Les métiers de l’agriculture se caractérisent par une invisibilisation des femmes, de leur participation active, de leur expérience et de leur force de travail. La division des tâches dans ce domaine demeure très genrée.
Malgré tout, le nombre de femmes en agriculture a augmenté, dont avec elles de nouvelles pratiques, comme la vente en circuits courts, la transformation à la ferme, la multifonctionnalité de l’agriculture, la durabilité écologique, le « care », etc. Ces pratiques présentent des solutions pour créer une agriculture soucieuse de l’écologie et durable.
Sous ces considérations, l’autrice Julie Francoeur propose de montrer, dans son ouvrage Sortir du rang. La place des femmes en agriculture, comment les institutions agricoles contribuent à l’invisibilisation du travail des femmes par une naturalisation de leurs compétences, tout en promouvant une agriculture néfaste pour l’environnement.
En fait, l’agriculture s’est surtout formée autour de la famille patriarcale : « les hommes effectuaient “ des travaux d’hommes ” (généralement ceux des champs et des bâtiments) et les femmes, “ des travaux de femmes ” (accomplis plus souvent dans la maison et aux abords) ». Le travail des femmes, dit d’épouses, ne relève d’aucune reconnaissance officielle ou de contrepartie alors qu’il contribue au maintien de la ferme. De ce fait, les tâches agricoles considérées comme physiques, donc masculines, font percevoir les agricultrices comme incomplètes sans homme. Ces différences genrées engendrent une hiérarchie.

Écologie et féminisme : un renouveau possible
Le système agricole productiviste actuel n’est mû par aucun respect envers la nature. Par exemple, des forêts sont rasées pour cultiver du maïs, qui sera alimenté par du lisier, grande source de contamination des eaux et d’épuisement des sols.
Ce manque de respect traduit l’absence de « soins », domaine d’ordinaire attribué aux femmes. C’est en partie pour cette raison que l’agriculture productiviste est fondée sur une masculinité qui souhaite dominer la nature. Selon Francoeur, toutes les études convergent : « les femmes expriment une plus grande sensibilité pour la nature que les hommes, et les agricultrices se préoccupent davantage de l’écologie que leurs homologues masculins ».

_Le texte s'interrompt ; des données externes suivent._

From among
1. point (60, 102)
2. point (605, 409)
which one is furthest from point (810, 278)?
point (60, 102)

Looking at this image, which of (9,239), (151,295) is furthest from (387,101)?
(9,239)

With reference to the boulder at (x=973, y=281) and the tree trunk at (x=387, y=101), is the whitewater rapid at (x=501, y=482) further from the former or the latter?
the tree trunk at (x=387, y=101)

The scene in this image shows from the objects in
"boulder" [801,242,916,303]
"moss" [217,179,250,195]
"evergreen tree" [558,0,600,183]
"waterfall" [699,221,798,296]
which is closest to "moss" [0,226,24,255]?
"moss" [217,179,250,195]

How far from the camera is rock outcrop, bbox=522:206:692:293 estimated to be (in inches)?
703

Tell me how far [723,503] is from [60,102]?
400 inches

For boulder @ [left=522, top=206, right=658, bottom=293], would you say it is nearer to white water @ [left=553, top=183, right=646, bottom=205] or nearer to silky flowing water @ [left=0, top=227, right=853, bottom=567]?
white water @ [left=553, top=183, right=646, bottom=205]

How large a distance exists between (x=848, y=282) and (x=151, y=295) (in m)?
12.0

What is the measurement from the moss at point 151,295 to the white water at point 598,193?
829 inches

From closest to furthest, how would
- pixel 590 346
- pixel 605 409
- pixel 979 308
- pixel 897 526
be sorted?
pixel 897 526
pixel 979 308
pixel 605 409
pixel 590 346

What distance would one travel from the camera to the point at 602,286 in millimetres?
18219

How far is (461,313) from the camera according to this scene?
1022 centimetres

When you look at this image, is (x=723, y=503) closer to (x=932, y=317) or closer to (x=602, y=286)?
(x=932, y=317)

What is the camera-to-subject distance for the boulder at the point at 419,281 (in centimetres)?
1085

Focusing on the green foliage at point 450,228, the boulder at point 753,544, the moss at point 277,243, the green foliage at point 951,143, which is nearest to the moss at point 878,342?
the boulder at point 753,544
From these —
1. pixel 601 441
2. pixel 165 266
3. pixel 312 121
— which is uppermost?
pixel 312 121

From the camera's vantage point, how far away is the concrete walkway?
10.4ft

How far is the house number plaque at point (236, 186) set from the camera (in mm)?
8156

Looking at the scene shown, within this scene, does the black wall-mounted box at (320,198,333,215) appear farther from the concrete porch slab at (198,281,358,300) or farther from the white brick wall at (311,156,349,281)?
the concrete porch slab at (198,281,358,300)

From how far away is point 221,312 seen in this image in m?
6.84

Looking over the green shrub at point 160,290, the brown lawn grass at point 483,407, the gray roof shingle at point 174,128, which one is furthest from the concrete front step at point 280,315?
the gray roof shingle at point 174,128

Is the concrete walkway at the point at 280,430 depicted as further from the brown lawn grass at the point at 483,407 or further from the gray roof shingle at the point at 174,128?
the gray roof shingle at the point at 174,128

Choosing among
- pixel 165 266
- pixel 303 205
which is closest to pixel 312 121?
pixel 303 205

Changer de mode d’agriculture serait vécu par les agriculteurs comme une remise en cause « de leur manière d’affirmer leur identité de genre ». La question du genre est alors la dernière clé pour comprendre pourquoi le tournant vers une agriculture durable et écologique a tant de mal à se produire.
Depuis quelques années, une masculinité hybride provenant des nouveaux venus dans le domaine agricole tend à s’exprimer en faisant une place à la coopération, au fait de prendre soin et à la division du travail non genrée. Toutefois, selon Francoeur, il faut demeurer vigilant , car il est facile de retomber dans les travers genrés.
La nouvelle vision de l’agriculture, qui donne une place de choix à une agriculture pratiquée par les femmes, devra investir sa mission fondamentale : celle de nourrir la population, mais aussi de protéger et favoriser la biodiversité en préservant les ressources naturelles. Cette forme d’agriculture devrait viser une souveraineté alimentaire, ce qui valorisera une agriculture de proximité et la création de liens sociaux de qualité avec une communauté d’appartenance. En résumé, « l’agriculture est peut-être moins une affaire de contrôle, de domination, que de care ».
Conclusion
L’agriculture pratiquée au Québec entretient des stéréotypes de genre, en continuant d’attribuer au travail des femmes un statut inférieur. Une pratique comme l’héritage de père en fils ou l’image qu’on se fait de ce qu’est un agriculteur sont autant de paramètres culturels qui limitent la place des femmes et, par la même occasion, font obstacle à l’arrivée d’une agriculture durable et souhaitable. « Les motivations [des femmes], leurs expériences, leurs points de vue (leurs points de vie, aussi) sont d’une importance capitale pour le développement de l’agriculture ».
Julie Francoeur, Sortir du rang. La place des femmes en agriculture, Remue-Ménage, 2023, 112 p.